## Your instructions
Copy out every one of the following records word for word, with no changes.

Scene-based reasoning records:

[BEGIN]

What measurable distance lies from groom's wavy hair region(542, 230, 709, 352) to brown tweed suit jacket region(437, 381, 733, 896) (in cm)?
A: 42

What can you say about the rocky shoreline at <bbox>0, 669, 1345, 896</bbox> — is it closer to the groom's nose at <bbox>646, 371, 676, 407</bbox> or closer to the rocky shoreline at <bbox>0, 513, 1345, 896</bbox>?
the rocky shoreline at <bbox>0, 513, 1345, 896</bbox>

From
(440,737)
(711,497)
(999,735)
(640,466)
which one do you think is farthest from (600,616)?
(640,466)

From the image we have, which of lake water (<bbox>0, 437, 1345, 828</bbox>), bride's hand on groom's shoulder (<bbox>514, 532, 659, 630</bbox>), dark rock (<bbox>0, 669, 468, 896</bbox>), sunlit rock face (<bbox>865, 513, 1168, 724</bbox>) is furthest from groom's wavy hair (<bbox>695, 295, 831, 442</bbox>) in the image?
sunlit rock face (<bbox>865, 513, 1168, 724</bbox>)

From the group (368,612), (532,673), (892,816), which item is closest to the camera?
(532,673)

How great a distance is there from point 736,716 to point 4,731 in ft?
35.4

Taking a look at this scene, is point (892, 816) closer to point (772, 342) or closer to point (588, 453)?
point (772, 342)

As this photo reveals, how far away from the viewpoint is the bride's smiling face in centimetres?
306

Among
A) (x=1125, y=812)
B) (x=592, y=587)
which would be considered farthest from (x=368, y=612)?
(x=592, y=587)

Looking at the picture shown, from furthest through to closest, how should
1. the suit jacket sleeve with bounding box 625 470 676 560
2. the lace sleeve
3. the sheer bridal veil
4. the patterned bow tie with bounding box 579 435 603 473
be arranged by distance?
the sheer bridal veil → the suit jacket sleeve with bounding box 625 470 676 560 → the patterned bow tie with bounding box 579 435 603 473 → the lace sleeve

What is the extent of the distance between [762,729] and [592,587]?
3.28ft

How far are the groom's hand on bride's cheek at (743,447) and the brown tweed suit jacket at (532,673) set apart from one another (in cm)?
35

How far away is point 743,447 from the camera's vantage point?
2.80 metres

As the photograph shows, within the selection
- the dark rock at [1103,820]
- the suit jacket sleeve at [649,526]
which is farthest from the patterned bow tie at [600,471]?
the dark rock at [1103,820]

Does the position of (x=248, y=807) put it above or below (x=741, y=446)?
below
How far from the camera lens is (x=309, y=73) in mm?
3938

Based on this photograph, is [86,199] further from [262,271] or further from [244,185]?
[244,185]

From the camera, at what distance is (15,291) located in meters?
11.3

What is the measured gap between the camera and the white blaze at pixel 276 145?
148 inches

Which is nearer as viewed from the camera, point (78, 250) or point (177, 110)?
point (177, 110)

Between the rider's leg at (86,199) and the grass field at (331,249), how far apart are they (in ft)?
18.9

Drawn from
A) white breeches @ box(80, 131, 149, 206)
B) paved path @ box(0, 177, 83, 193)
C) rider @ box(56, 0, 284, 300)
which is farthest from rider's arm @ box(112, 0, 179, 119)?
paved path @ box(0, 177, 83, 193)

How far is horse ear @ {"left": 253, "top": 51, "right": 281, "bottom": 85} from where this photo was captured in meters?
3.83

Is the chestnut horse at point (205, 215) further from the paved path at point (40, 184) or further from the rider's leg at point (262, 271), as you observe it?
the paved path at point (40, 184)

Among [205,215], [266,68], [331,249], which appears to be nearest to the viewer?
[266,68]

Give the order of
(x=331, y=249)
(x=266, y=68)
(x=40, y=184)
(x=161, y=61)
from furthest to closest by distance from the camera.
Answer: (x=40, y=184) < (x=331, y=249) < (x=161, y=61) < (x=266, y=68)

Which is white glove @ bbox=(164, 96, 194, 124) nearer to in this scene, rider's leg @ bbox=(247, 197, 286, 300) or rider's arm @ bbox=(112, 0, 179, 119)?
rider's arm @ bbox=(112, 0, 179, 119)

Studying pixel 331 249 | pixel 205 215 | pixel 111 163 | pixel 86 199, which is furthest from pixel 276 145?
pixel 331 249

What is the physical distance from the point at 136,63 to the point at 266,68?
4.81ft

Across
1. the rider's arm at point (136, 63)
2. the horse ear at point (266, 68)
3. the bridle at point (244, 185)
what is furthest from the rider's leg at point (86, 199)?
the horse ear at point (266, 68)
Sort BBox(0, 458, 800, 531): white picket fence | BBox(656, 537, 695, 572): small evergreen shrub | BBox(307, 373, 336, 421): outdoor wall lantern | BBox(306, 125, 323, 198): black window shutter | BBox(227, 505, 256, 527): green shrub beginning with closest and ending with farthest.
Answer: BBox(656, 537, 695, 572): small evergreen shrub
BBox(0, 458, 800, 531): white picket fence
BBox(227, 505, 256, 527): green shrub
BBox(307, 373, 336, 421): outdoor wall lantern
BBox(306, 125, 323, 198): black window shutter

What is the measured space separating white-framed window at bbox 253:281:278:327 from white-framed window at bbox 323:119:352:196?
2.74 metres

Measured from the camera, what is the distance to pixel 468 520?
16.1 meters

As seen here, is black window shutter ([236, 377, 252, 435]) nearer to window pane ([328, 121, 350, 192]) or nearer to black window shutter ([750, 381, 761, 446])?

[END]

## Full solution
What measurable distance lies from groom's wavy hair region(542, 230, 709, 352) to brown tweed suit jacket region(437, 381, 733, 896) (in cm)?
A: 42

What can you say about the rocky shoreline at <bbox>0, 669, 1345, 896</bbox> — is it closer to the groom's nose at <bbox>646, 371, 676, 407</bbox> or closer to the rocky shoreline at <bbox>0, 513, 1345, 896</bbox>?
the rocky shoreline at <bbox>0, 513, 1345, 896</bbox>

From
(440,737)
(711,497)
(999,735)
(640,466)
which one do you think is farthest from (600,616)?
(640,466)

From the image we have, which of lake water (<bbox>0, 437, 1345, 828</bbox>), bride's hand on groom's shoulder (<bbox>514, 532, 659, 630</bbox>), dark rock (<bbox>0, 669, 468, 896</bbox>), sunlit rock face (<bbox>865, 513, 1168, 724</bbox>) is furthest from groom's wavy hair (<bbox>695, 295, 831, 442</bbox>) in the image?
sunlit rock face (<bbox>865, 513, 1168, 724</bbox>)

From the group (368,612), (532,673), (892,816), which item is closest to the camera?
(532,673)

How great a distance is there from point 736,716 to point 4,731 in ft?
35.4

Taking a look at this scene, is point (892, 816) closer to point (772, 342) or closer to point (588, 453)?
point (772, 342)

As this photo reveals, how far away from the viewpoint is the bride's smiling face in centimetres?
306

Among
A) (x=1125, y=812)
B) (x=592, y=587)
which would be considered farthest from (x=368, y=612)?
(x=592, y=587)

Looking at the picture shown, from furthest through to closest, how should
1. the suit jacket sleeve with bounding box 625 470 676 560
2. the lace sleeve
3. the sheer bridal veil
4. the patterned bow tie with bounding box 579 435 603 473
be arranged by distance?
the sheer bridal veil → the suit jacket sleeve with bounding box 625 470 676 560 → the patterned bow tie with bounding box 579 435 603 473 → the lace sleeve

What is the extent of the distance between [762,729] and [592,587]?
3.28ft

How far are the groom's hand on bride's cheek at (743,447) and the brown tweed suit jacket at (532,673) set apart from one another (in cm)?
35

How far away is point 743,447 from the camera's vantage point?
2.80 metres

As the photograph shows, within the selection
- the dark rock at [1103,820]
- the suit jacket sleeve at [649,526]
which is farthest from the patterned bow tie at [600,471]?
the dark rock at [1103,820]

Does the position of (x=248, y=807) put it above or below (x=741, y=446)?
below
How far from the camera lens is (x=309, y=73) in mm?
3938

Based on this photograph, is [86,199] further from [262,271] or further from [244,185]?
[244,185]

From the camera, at what distance is (15,291) located in meters?
11.3

What is the measured gap between the camera and the white blaze at pixel 276 145?
148 inches

Which is nearer as viewed from the camera, point (78, 250) or point (177, 110)?
point (177, 110)

Between the rider's leg at (86,199) and the grass field at (331,249), how far apart are they (in ft)?
18.9

Drawn from
A) white breeches @ box(80, 131, 149, 206)
B) paved path @ box(0, 177, 83, 193)
C) rider @ box(56, 0, 284, 300)
which is farthest from rider's arm @ box(112, 0, 179, 119)?
paved path @ box(0, 177, 83, 193)

How far is horse ear @ {"left": 253, "top": 51, "right": 281, "bottom": 85} from where this photo was captured in meters?
3.83

Is the chestnut horse at point (205, 215) further from the paved path at point (40, 184) or further from the rider's leg at point (262, 271), as you observe it?
the paved path at point (40, 184)

Among [205,215], [266,68], [331,249], which appears to be nearest to the viewer?
[266,68]

Give the order of
(x=331, y=249)
(x=266, y=68)
(x=40, y=184)
(x=161, y=61)
from furthest to closest by distance from the camera.
Answer: (x=40, y=184) < (x=331, y=249) < (x=161, y=61) < (x=266, y=68)

Which is white glove @ bbox=(164, 96, 194, 124) nearer to in this scene, rider's leg @ bbox=(247, 197, 286, 300) or rider's arm @ bbox=(112, 0, 179, 119)?
rider's arm @ bbox=(112, 0, 179, 119)

Studying pixel 331 249 | pixel 205 215 | pixel 111 163 | pixel 86 199, which is furthest from pixel 276 145?
pixel 331 249

What is the physical distance from the point at 136,63 to the point at 266,68?
4.81ft

Across
1. the rider's arm at point (136, 63)
2. the horse ear at point (266, 68)
3. the bridle at point (244, 185)
what is furthest from the rider's leg at point (86, 199)?
the horse ear at point (266, 68)
Sort BBox(0, 458, 800, 531): white picket fence | BBox(656, 537, 695, 572): small evergreen shrub | BBox(307, 373, 336, 421): outdoor wall lantern | BBox(306, 125, 323, 198): black window shutter | BBox(227, 505, 256, 527): green shrub beginning with closest and ending with farthest.
Answer: BBox(656, 537, 695, 572): small evergreen shrub
BBox(0, 458, 800, 531): white picket fence
BBox(227, 505, 256, 527): green shrub
BBox(307, 373, 336, 421): outdoor wall lantern
BBox(306, 125, 323, 198): black window shutter

What is the measured space separating white-framed window at bbox 253:281:278:327 from white-framed window at bbox 323:119:352:196?
2.74 metres

Measured from the camera, what is the distance to pixel 468 520?
16.1 meters

As seen here, is black window shutter ([236, 377, 252, 435]) nearer to window pane ([328, 121, 350, 192]) or nearer to black window shutter ([750, 381, 761, 446])?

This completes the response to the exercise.